When I retired from the 'day job' and moved down here to 'zunny Zummerzet' I was in desperate need of a hobby to provide me with an excuse for not doing the hundred - nay, thousand - and one jobs the Memsahib kept finding for me. As you all know, I am one of nature's great bores but, alas, friends and acquaintances quickly learn this and run for cover on my approach. Thus, it became necessary for me to find a source of suckers, sorry, I mean audiences who would put up with me for the occasional hour. Thus, I started giving talks to various unwary groups which was very much better than sending my friends to sleep because at the end of my scintillating talks - they paid me!
So, for the last dozen years or so I have droned my way round the South West but, alas, much as I love the sound of my own voice, I'm even beginning to bore myself! So, yesterday, I retired, but did so on a high with not one but two Shakespearean 'bore-a-thons', or if you like, darlings, a matinee followed by an evening performance. Happily, well, for me at any rate, both talks were my favourite - "A Nun, a Tart and a Dark Lady".
I shall miss those ladies. The first two, of course, are based on Shakespeare's inventions, Isabella, the young nun from Measure for Measure, and Cressida from his second greatest play Troilus and Cressida. (The greatest, of course, is King Lear!) Needless to say, Cressida is not a tart although it took nearly 300 years for audiences to gradually realise it. The Dark Lady, of course, was not a Shakespearean invention. Emilia Lanier (née Bassano) was all too real and, one may infer from Shakespeare's Sonnet sequence, she was also exceedingly hot! I love all three of those ladies and whilst I will miss boring on talking about them, they will remain in my heart for ever.
Why retire Duffers? If people want you to speak on a subject about which you are passionate and can hold their attention you should continue to do so.
If you are tired of doing so then fair enough but you are a long time "under the daisies" and you need to make the most of your time above them doing the things you like.

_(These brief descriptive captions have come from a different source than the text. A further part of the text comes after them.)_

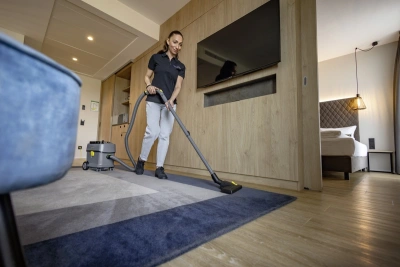 Пылесос Karcher T 15/1 HEPA 585Вт серый/черный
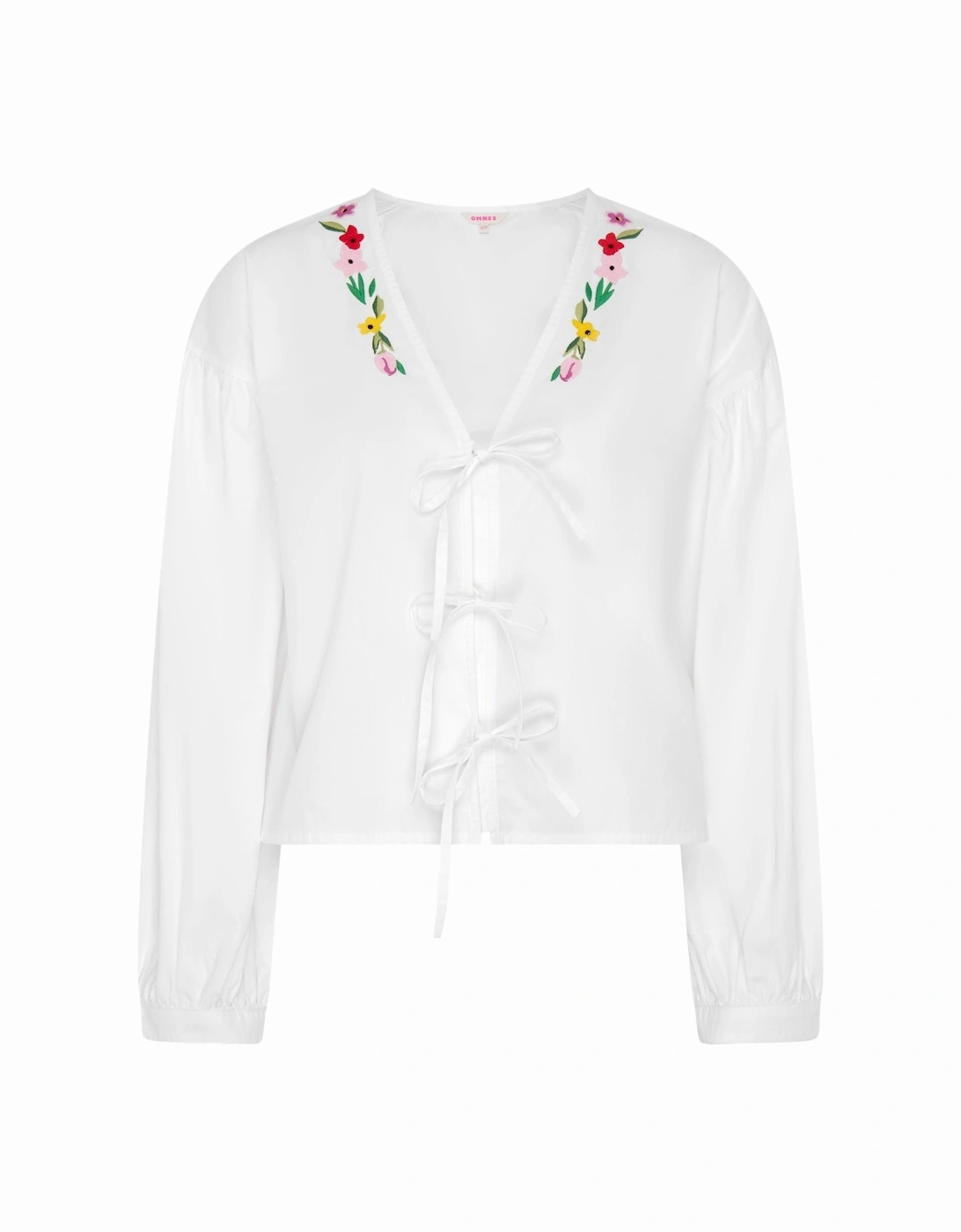 Annaka Blouse in White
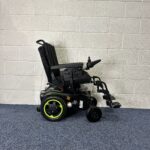 Sunrise Medical Quickie Q100R powerchair green
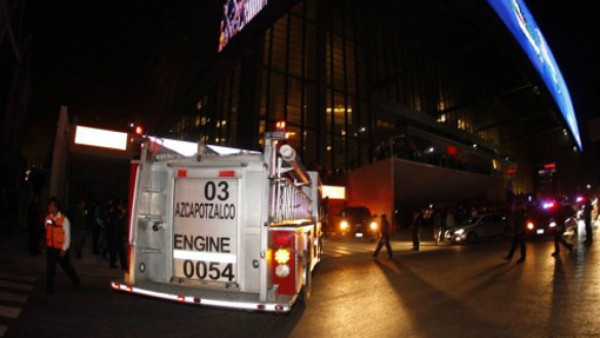 Explosión en México provoca suspensión de juego de la NBA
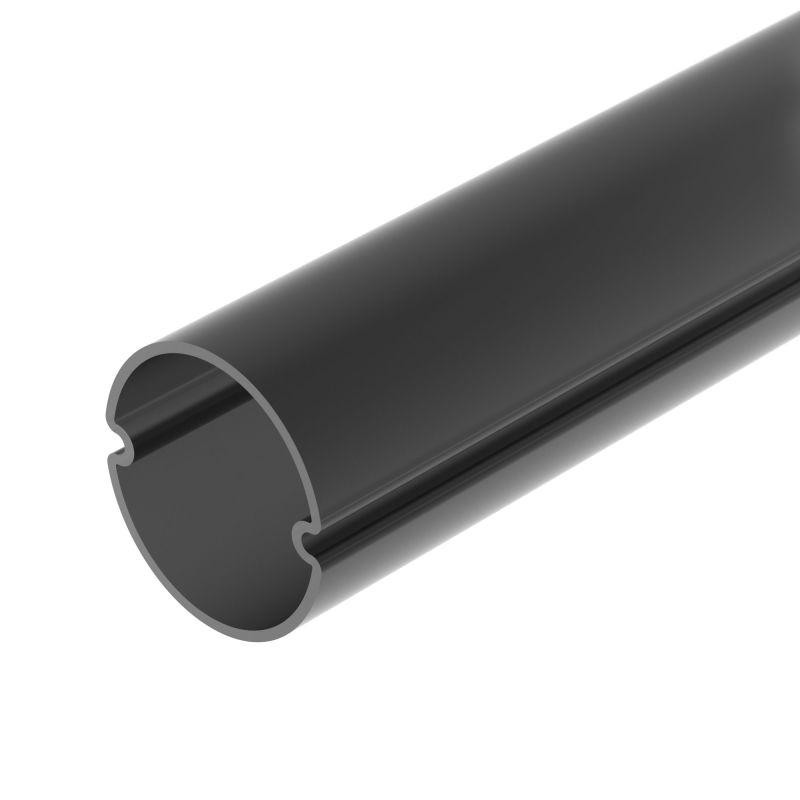 Экран ARH-ROUND-D20-DUAL-2000 OPAL BLACK 2м пластик Arlight 039256 Экран ARH-ROUND-D20-DUAL-2000 OPAL BLACK 2м пластик Arlight 039256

Posted by: AussieD | Wednesday, 11 October 2017 at 10:07
AussieD is right... "for the last dozen years or so I have droned my way round the South West". Well, the South East is still wide open!
Posted by: Whitewall | Wednesday, 11 October 2017 at 12:32
Have you considered having one final encore recorded and uploaded to Youtube, for posterity?
Posted by: Fred | Wednesday, 11 October 2017 at 14:48
That's a good idea, Fred. Surprised to see Troilus and Cressida in your runner up place, David. Perhaps I'm a bit jaundiced as I had to read the Chaucer version at school, but it's hardly ever quoted is it, unless there are some bits where the source is unacknowledged.
Posted by: mike fowle | Wednesday, 11 October 2017 at 17:08
Posterity deserve better than me droning on and on, Fred, and anyway I do enough of it here at D&N!
Mike, there all sorts of reasons why I admire T&C. It is a vicious satire men and their follies as we watch the Greeks encamped outside Troy planning its destruction which will cost an ocean of blood, and for what? For a woman, Helen, whom the French would dismiss as 'une grande horizontale'!
Also, it contains one small interchange outside the city between Ulysses the Greek and Hector the Trojan which brings in that deeply mysterious element that frequently fascinated 'old Will' - time!
Hector
I know your favor, Lord Ulysses, well.
Ah, sir, there’s many a Greek and Trojan dead
Since first I saw yourself and Diomed
In Ilion, on your Greekish embassy.
Ulysses
Sir, I foretold you then what would ensue.
My prophecy is but half his journey yet,
For yonder walls that pertly front your town,
Yon towers, whose wanton tops do buss the clouds,
Must kiss their own feet.
Hector
I must not believe you.
There they stand yet, and modestly I think
The fall of every Phrygian stone will cost
A drop of Grecian blood. The end crowns all,
And that old common arbitrator, Time,
Will one day end it.
Ulysses
So to him we leave it.
Posted by: David Duff | Wednesday, 11 October 2017 at 20:29
Thanks, David, I shall have to have another look at it (or even a first look!)